> [Short problem 1]:
Could you condense the paragraph in the paternity leave update that begins "From 29th December 2025" into a short list that keeps its main facts?

> [Text passage]:

□ □ □ □ □

Overview
The government has confirmed several changes to statutory paternity leave in bereavement scenarios, with some provisions already in force and further changes due to apply from April 2026.
From December 2025, the 26-week qualifying service requirement for statutory paternity leave has been removed where the child’s mother or adopter dies in childbirth or within the first year. This means eligible fathers and partners can take statutory paternity leave in these circumstances, regardless of length of service.
From April 2026, further changes are expected to introduce a new statutory entitlement to Bereaved Partner’s Paternity Leave. This is intended to provide additional time away from work following the death of a child’s primary carer, addressing a long-recognised gap in existing legislation.
At the time of writing, detailed operational guidance and final payroll treatment for the April 2026 entitlement have not yet been fully confirmed. Employers should begin considering how bereavement-related absences will be managed within their existing policies and systems ahead of these changes taking effect.
Further Guidance:
Fourth’s Position and Response
Fourth acknowledges both the December 2025 change and the forthcoming April 2026 statutory entitlement, and recognises the importance of supporting employers and employees through sensitive situations such as bereavement.
From 29th December 2025, the 26-week qualifying service requirement for statutory paternity leave no longer applies where the child’s mother or adopter dies in childbirth or within the first year. In practice, this means that WFM UK (Payroll module) can allow paternity leave to be taken in these scenarios, even if the employee would not otherwise meet the service requirement. This can be done by overriding an employee's entitlement (where being excluded).
For the new Bereaved Partner’s Paternity Leave entitlement due in April 2026, Fourth will not have dedicated, bespoke functionality available at launch, as we do for other statutory leave entitlements.

□ □ □ □ □

> [Information given]:
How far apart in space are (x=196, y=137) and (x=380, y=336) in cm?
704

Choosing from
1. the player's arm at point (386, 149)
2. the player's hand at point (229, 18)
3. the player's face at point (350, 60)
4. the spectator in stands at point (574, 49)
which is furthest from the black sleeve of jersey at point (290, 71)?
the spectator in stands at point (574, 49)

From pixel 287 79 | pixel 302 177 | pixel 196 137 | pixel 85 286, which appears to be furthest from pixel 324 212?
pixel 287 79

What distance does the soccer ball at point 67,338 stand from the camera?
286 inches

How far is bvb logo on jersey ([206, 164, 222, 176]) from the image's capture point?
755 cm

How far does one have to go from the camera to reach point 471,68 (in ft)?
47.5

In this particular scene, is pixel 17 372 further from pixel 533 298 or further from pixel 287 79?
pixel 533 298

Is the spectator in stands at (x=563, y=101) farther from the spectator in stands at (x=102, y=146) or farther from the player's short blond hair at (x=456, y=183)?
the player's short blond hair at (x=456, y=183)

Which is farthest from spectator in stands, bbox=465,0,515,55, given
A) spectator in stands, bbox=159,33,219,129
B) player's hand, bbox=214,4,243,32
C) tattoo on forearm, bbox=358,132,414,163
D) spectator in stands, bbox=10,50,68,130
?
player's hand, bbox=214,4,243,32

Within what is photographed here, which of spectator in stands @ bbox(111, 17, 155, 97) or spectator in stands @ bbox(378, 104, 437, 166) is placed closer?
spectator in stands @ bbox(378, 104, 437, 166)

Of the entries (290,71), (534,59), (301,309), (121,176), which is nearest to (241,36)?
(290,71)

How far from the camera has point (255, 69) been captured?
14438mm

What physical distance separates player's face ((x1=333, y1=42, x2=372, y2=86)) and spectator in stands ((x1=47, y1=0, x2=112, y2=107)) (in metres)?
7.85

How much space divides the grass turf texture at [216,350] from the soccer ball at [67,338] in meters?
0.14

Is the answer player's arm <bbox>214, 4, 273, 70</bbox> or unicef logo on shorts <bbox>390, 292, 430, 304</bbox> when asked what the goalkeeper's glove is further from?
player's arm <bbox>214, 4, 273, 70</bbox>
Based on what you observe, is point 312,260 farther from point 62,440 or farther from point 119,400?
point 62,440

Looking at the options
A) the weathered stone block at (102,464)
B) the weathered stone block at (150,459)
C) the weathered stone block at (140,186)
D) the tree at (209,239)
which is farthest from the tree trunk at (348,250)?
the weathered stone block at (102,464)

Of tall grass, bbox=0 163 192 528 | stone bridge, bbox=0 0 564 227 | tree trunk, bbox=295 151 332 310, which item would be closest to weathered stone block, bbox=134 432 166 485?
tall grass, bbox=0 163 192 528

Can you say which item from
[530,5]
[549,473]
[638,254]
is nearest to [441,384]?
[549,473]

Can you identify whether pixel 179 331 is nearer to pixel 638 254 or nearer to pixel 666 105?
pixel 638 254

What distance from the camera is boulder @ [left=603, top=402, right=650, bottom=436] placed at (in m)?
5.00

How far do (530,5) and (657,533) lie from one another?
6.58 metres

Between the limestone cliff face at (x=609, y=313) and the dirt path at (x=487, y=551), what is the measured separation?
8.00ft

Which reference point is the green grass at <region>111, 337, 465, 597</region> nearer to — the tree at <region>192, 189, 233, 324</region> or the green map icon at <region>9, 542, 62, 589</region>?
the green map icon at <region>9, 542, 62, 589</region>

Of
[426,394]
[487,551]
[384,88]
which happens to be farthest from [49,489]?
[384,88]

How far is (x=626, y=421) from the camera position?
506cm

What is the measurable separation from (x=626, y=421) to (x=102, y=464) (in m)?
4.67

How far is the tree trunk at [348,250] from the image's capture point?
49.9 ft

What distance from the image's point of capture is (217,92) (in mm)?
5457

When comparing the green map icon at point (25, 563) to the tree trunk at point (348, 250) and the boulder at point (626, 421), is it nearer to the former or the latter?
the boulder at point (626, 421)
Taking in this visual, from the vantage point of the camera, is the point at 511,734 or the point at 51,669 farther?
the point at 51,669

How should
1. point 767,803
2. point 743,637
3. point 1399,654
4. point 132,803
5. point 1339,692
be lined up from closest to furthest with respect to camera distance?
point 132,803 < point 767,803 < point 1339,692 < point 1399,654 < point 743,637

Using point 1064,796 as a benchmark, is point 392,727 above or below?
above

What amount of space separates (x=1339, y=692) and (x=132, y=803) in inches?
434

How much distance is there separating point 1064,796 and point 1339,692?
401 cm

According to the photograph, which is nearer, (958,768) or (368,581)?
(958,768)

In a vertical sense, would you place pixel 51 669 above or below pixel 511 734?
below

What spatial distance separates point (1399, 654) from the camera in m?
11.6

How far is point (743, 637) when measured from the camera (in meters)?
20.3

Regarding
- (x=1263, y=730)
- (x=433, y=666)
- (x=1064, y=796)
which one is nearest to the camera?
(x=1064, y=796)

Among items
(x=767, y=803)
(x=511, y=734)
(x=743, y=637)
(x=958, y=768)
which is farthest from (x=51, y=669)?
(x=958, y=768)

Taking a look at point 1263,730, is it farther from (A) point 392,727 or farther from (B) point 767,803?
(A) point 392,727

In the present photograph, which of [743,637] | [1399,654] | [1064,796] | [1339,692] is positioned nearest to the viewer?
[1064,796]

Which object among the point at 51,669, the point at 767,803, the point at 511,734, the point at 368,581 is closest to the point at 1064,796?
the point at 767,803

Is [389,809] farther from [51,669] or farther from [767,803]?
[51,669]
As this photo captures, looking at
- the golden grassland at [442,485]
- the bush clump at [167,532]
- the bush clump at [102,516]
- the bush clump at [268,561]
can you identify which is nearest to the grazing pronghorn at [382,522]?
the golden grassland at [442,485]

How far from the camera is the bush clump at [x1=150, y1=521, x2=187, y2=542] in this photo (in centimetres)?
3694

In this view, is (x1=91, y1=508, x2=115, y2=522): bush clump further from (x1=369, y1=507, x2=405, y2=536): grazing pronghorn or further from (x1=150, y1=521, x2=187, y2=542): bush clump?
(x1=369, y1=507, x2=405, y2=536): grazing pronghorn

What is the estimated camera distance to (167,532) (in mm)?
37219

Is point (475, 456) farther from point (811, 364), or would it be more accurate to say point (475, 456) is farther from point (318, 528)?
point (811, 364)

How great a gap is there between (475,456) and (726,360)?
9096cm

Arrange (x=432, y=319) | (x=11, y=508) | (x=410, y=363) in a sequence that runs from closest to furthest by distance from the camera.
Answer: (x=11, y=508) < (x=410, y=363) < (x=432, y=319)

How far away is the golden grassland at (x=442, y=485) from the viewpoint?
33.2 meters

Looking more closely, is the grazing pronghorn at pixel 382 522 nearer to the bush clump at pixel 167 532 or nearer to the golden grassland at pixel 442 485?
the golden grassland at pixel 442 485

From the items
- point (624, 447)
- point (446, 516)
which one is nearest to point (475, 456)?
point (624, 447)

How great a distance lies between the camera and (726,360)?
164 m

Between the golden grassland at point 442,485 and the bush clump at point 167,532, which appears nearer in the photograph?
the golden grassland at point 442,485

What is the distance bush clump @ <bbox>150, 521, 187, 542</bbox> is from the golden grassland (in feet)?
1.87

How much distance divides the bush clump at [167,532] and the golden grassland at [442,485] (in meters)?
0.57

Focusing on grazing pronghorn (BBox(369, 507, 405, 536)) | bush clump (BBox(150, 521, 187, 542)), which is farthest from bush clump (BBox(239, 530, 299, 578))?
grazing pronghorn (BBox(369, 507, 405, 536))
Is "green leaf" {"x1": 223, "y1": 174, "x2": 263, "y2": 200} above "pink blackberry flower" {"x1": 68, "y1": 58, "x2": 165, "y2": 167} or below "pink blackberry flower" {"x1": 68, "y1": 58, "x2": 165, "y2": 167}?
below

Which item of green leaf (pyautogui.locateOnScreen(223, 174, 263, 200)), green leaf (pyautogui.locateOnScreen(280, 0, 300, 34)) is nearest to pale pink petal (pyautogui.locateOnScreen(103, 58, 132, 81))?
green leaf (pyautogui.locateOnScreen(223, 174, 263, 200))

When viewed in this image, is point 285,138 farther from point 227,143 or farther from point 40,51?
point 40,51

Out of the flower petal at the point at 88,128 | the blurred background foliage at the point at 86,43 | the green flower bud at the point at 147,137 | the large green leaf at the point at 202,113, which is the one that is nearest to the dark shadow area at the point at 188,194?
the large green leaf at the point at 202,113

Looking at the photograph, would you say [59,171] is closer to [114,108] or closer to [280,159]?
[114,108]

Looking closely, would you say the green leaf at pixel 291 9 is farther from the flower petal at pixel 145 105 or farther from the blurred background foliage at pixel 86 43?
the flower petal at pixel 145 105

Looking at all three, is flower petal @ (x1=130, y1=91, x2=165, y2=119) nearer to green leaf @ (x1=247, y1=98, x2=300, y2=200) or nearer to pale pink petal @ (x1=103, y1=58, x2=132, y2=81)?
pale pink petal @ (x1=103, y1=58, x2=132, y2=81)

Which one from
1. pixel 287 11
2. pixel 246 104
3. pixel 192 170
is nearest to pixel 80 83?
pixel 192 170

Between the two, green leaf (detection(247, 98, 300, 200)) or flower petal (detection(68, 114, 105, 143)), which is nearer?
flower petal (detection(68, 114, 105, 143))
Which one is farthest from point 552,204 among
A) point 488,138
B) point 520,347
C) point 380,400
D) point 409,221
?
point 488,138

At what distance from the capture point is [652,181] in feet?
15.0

□ □ □ □ □

> [Short problem 2]:
Can you render the part of the listing that opens with the line containing "Taking in this" and closes with the line containing "point 132,803 <" as a Markdown table with the columns Row and Line, leaving out blank lines?

> [Exercise result 1]:
- From 29 December 2025, the 26-week qualifying service requirement for statutory paternity leave no longer applies when the child's mother or adopter dies in childbirth or within the first year.
- As a result, WFM UK (Payroll module) can allow paternity leave in these cases, even if the employee would not otherwise meet the service requirement.
- This is done by overriding the employee's entitlement where they are excluded.

> [Exercise result 2]:
| Row | Line |
|---|---|
| 1 | Taking in this visual, from the vantage point of the camera, is the point at 511,734 or the point at 51,669 farther? |
| 2 | the point at 51,669 |
| 3 | How should |
| 4 | 1. point 767,803 |
| 5 | 2. point 743,637 |
| 6 | 3. point 1399,654 |
| 7 | 4. point 132,803 |
| 8 | 5. point 1339,692 |
| 9 | be lined up from closest to furthest with respect to camera distance? |
| 10 | point 132,803 < point 767,803 < point 1339,692 < point 1399,654 < point 743,637 |